I hope I ordered the right UPS for the Raspberry Pi
We have a Plex server running on a Raspberry Pi 3 and a file server running on an older RPi, but I haven’t been leaving them on because we get so many power blips. A garden-variety Raspberry Pi really does not like having its power yanked unceremoniously. I had a Best Buy gift card and after researching UPS models, settled on an APC BackUPS 650VA. No idea yet if that was the best one, but here’s what led me to pick it:
- Back when I was briefly a Unix admin, we had one of the iconic APC boxes sitting beside our server. I don’t know if the quality is still there these days, but we’ll see.
- All I need it to do is run the two RPis and one external hard drive long enough for a graceful automatic shutdown, so this model doesn’t seem like overkill.
- There’s a Raspbian-compatible daemon called apcupsd that can talk to an APC UPS.
- Eaton looks great but is too rich for what I need.

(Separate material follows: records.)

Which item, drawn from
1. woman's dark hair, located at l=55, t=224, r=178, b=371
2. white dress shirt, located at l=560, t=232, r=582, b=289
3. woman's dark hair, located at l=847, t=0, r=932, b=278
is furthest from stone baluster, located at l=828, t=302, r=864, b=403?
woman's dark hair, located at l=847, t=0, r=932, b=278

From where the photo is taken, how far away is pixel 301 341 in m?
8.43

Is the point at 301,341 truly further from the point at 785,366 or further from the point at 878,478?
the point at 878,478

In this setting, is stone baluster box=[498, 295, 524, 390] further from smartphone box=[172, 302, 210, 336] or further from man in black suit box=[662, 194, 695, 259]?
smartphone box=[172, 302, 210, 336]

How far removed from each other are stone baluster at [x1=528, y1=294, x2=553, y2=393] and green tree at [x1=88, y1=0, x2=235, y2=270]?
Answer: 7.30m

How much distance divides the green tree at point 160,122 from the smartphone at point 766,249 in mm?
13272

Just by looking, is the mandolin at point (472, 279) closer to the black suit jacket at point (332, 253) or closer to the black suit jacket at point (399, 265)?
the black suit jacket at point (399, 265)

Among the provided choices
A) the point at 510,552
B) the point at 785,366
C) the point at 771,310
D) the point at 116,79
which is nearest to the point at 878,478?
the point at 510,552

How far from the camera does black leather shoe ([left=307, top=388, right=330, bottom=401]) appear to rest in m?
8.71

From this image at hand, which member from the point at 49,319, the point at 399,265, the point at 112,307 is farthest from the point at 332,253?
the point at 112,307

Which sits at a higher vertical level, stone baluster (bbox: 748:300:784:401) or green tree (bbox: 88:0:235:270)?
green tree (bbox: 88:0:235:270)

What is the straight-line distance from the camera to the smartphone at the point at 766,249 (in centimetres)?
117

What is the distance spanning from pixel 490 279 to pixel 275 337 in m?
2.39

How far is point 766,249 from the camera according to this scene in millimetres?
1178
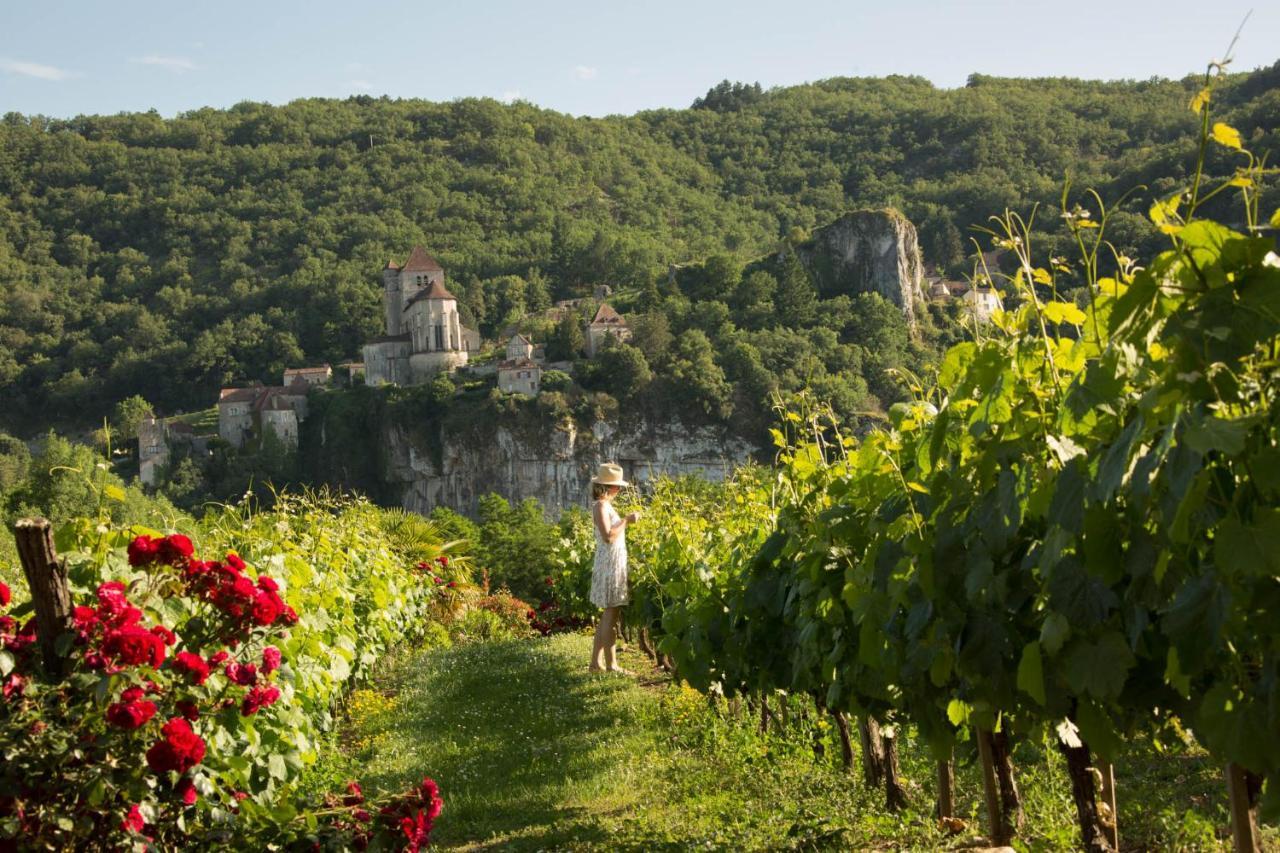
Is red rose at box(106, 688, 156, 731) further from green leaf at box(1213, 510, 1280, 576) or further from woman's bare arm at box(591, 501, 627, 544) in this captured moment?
woman's bare arm at box(591, 501, 627, 544)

- CyberPower was off the table because of their dorky name, and because of reviews that mentioned them catching on fire and tech support saying, “oh well, that happens”.
- Tripp Lite, having a stellar reputation for surge protectors, doesn’t seem to have a great history with UPS units according to at least this one person on Reddit:
I can’t really speak to the Linux driver side, but I can tell you from a Systems Administration point of view, Tripplite is a Nightmare. The MIB’s for SNMP rarely work and the Management interface for most of their Gear in Java (not HTML like APC.)
I personally prefer APC, even Eaton before I would go Tripplite.
More after the thing arrives and I get to play with it.